Elders lecture, "The Poetry of Attentiveness," is sponsored by the Ken and Donna Ericksen Endowed English Department Fund. It is free and open to the public.
Elder, professor of English at Middlebury College, will examine the work and affinities of several poets of nature from the British, American and Japanese traditions, specifically focusing on William Wordsworth, John Clare, Robert Frost, Basho, Gary Snyder and Mary Oliver. Elders talk will include readings from various passages and a discussion of the pertinence of literature to the environmental challenges facing society today.
"All of these writers found in nature a power for both personal and cultural renewal," said Elder, who along with his family, has a sugaring operation in the hills above Starksboro, Vt.
Elder has taught English and environmental studies at Middlebury College since 1973. As a teacher and writer, his central interests are American nature writing, British Romanticism, Basho and the Japanese haiku tradition, and the American environmental movement.

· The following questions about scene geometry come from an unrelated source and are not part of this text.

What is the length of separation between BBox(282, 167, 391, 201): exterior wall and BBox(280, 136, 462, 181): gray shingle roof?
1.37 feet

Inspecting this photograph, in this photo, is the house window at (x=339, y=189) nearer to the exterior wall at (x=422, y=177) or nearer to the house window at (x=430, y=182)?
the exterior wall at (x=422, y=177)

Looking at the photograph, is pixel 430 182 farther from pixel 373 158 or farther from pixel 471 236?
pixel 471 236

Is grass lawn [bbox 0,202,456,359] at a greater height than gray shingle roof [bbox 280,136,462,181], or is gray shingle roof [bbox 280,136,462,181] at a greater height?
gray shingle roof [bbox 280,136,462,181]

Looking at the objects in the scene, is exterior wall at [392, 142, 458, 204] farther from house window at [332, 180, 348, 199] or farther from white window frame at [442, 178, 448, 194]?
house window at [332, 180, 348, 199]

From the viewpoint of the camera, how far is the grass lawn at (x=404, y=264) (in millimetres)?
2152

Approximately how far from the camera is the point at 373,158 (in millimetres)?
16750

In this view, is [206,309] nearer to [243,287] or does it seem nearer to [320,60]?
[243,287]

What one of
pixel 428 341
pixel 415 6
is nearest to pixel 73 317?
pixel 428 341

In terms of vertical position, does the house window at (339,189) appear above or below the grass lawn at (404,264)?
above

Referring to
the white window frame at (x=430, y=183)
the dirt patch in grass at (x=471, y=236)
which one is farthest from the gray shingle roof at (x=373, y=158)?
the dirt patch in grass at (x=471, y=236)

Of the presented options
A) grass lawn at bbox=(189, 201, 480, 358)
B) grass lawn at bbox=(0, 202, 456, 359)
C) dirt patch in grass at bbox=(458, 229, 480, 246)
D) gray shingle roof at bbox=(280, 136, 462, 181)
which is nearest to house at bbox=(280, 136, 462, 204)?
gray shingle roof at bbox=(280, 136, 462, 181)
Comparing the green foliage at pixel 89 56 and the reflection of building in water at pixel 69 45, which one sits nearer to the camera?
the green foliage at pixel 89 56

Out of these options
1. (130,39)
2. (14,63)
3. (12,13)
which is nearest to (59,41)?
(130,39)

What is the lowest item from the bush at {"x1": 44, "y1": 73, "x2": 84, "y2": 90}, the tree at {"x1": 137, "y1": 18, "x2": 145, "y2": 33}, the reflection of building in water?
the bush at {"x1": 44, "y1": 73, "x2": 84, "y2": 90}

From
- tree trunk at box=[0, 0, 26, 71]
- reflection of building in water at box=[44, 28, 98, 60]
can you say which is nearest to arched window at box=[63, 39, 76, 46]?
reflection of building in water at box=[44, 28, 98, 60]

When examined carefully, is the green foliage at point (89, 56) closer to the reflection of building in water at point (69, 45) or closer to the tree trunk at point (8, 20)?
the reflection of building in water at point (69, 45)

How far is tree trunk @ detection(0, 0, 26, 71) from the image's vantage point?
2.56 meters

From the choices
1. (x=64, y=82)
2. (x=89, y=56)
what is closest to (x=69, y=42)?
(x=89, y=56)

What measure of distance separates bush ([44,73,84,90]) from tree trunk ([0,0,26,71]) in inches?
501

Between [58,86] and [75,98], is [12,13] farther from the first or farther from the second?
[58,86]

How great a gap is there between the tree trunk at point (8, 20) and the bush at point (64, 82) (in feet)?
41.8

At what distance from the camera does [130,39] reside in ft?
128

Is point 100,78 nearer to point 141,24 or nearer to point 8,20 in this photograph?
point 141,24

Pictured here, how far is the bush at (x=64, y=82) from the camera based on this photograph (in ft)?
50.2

His last three books, "Reading the Mountains of Home," "The Frog Run" and "Sugarbush and Olive Grove" (forthcoming), all connect poetry and the Vermont landscape with personal memoir.
Elder earned a B.A. from Pomona College and a Ph.D. from Yale University. He is a recipient of both the National Endowment for the Humanities Fellowship and the Fulbright Senior Research Fellowship.
In addition to the public lecture, Elder will also meet with students and faculty and attend classes during his visit.
Ericksen, a professor at Linfield since 1965, created the endowment in memory of his wife, Donna, a Linfield alumna, who taught reading, writing and English in the Hillsboro School District for 25 years. The endowment allows the English Department to bring speakers to campus for several days to work with faculty and students and to present a public lecture.